Franklin D. Roosevelt '04, one-time CRIMSON president, once referred to Cambridge's Only Breakfast Table Daily as "that company of happy men." This points up the fact that CRIMSON editors not only work hard, but have a good time.
Don't take the Crime's word as to its standing as a newspaper. Instead, hark to the Daily Dartmouth of March 31, 1951 which said, "The Harvard CRIMSON is the newspaperman's newspaper and the best undergraduate paper in the country. It maintains a brilliance of writing style and a technical excellence which is not surpassed by any daily at any level. Its editorial page is a foundry of ideas which radiates inspiration to bucolic journals like this."

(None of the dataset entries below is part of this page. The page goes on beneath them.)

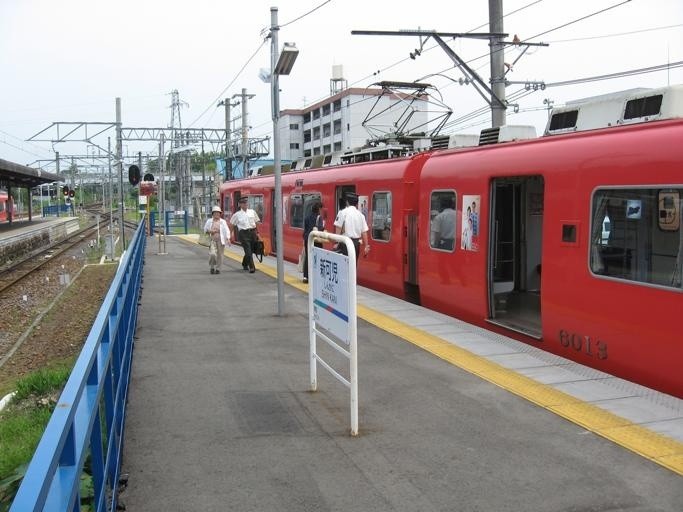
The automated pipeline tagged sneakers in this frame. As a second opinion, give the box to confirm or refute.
[242,263,255,273]
[210,269,221,275]
[303,279,308,283]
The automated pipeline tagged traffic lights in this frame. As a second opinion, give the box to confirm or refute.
[129,164,140,186]
[63,187,75,197]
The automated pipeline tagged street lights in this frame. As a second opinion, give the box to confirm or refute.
[259,44,299,317]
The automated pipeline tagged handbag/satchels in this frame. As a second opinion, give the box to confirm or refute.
[198,233,212,247]
[252,240,264,263]
[298,242,305,273]
[313,216,330,243]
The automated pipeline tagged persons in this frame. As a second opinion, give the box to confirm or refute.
[302,191,370,285]
[430,195,456,248]
[203,196,262,274]
[464,201,479,251]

Members of the Crime's news board cover all sports (free passes, of course) and interview University officials on Harvard policy (as James B. Conant '14 did when he was assistant managing editor). Members of the editorial board delve deep into University and national matters and come up with "eds" that members of the Administration read very carefully every morning.
Thomas S. Lamont '21 may not owe his success entirely to his work on the CRIMSON'S business board, but it helped. Business editors are part and parcel of a $100,000 going concern.
Photo editors dabble around in two darkrooms, use expensive CRIMSON cameras, and get to operate a modern photoengraving machine.